Für den Greenpeace-Meeresschutzbeauftragten Till Seidensticker ein schwer erträglicher Vorgang. „Wir zerstören wahrscheinlich Arten, die wir noch gar nicht kennengelernt haben.“
Obendrein könnte das großflächige Aufwühlen des Meeresbodens dessen Eigenschaft, große Mengen Kohlenstoff zu binden, massiv herabsetzen, warnen andere Forscher. Ein effektiver Mechanismus, vom Menschen frei gesetzte Klimagase zu binden, würde damit stark eingeschränkt.

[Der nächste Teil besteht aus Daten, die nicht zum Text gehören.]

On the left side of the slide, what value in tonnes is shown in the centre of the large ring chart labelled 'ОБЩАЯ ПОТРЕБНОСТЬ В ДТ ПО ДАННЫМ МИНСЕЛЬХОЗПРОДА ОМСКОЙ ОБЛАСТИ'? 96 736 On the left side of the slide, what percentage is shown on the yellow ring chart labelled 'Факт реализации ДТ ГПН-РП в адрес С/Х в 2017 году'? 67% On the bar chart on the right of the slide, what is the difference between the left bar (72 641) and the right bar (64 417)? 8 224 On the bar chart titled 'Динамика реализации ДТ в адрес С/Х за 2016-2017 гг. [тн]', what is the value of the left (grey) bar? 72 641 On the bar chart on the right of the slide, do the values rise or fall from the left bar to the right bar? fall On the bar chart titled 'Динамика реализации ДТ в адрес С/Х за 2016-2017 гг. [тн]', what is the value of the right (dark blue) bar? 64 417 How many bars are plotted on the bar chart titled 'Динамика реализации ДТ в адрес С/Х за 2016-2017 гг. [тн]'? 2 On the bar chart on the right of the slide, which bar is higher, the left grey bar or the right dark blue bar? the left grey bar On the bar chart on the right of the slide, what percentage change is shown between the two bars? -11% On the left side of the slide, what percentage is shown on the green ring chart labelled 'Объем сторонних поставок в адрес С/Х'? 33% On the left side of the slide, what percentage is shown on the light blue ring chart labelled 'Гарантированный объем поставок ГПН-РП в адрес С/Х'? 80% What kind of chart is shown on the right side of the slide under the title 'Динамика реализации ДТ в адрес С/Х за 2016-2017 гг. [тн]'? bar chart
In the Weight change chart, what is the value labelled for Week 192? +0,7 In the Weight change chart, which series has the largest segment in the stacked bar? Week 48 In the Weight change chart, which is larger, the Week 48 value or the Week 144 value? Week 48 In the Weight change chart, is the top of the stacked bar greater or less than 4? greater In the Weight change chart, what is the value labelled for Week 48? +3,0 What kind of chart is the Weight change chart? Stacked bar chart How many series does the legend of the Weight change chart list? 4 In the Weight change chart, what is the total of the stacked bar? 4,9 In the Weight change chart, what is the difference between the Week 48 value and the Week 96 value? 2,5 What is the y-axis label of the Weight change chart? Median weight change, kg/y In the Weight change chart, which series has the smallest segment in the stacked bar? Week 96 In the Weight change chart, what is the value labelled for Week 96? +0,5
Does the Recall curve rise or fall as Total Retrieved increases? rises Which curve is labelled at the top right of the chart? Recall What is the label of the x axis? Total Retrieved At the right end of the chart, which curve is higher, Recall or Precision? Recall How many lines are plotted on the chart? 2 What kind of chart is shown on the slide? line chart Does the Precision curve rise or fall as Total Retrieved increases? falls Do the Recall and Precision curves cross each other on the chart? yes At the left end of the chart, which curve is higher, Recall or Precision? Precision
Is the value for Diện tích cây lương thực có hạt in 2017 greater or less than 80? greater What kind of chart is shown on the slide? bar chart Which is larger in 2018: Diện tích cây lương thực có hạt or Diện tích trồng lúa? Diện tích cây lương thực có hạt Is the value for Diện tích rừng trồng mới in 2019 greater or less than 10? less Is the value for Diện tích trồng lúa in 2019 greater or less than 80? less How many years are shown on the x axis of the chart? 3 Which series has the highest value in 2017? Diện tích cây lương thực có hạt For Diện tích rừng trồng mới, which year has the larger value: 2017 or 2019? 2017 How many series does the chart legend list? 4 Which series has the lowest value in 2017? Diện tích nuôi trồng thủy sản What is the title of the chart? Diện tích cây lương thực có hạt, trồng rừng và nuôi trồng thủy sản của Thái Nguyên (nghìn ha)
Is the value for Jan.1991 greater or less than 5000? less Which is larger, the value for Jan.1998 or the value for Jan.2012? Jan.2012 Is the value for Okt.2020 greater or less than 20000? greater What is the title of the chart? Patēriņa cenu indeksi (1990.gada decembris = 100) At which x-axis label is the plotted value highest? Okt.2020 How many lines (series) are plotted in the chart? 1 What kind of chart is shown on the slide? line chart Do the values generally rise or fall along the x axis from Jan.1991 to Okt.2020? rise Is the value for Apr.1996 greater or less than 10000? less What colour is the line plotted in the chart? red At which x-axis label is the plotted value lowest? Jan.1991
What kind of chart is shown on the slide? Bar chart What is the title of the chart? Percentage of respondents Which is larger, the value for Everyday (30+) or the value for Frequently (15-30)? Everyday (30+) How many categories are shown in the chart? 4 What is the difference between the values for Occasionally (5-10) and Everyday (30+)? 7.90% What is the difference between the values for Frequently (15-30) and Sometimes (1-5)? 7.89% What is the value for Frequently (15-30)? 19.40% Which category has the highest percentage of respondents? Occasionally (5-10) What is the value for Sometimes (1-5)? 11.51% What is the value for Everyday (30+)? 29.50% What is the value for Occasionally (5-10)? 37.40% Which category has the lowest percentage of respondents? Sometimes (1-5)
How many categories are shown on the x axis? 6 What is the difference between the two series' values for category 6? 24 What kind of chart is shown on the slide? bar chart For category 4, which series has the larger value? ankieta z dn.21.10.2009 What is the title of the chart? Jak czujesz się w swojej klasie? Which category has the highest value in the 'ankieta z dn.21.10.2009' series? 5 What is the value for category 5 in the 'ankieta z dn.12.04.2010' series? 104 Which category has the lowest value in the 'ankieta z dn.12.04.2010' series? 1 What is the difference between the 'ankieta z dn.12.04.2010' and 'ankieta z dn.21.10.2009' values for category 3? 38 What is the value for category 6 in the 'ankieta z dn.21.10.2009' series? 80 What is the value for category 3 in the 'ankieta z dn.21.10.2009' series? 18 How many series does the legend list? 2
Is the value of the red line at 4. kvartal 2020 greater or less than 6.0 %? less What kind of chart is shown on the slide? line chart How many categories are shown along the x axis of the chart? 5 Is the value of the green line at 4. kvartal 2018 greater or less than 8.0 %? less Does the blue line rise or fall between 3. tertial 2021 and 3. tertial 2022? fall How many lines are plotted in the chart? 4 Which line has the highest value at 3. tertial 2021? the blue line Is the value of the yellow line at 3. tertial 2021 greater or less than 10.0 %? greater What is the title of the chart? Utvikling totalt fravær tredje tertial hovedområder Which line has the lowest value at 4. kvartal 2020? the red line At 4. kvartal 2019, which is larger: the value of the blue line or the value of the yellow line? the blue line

Erstes Ringen um klare Abbau-Regeln gescheitert
Trotz der vielfältigen Gefahren ist ein erster Anlauf der Staatengemeinschaft, verbindliche Regeln für den Tiefsee-Bergbau aufzustellen, vor wenigen Tagen vorerst gescheitert. Die 36 Teilnehmer des zweiwöchigen Treffens des Rats der Internationalen Meeresbodenbehörde (ISA) in Jamaika vertagten die Entscheidung zum Schutz des Ökosystems auf 2025.
Die Bundesregierung hat sich in dem Ringen zwar klar positioniert. Sie stuft die Tiefsee als schützenswerten Ort ein und will einen Bergbau dort ihrem Beauftragten Sebastian Unger zufolge frühestens dann unterstützen, „wenn starke Regelungen vorliegen“. Aber ob Länder wie Russland und China sich darauf einlassen werden – ziemlich fraglich. Und die größte Wirtschaftsnation, die USA, sind erst gar nicht an Bord.
Wie zumeist könnten Profit und nationale Interessen am Ende mal wieder vor Umwelt- und Klimaschutz gehen, ist zu befürchten.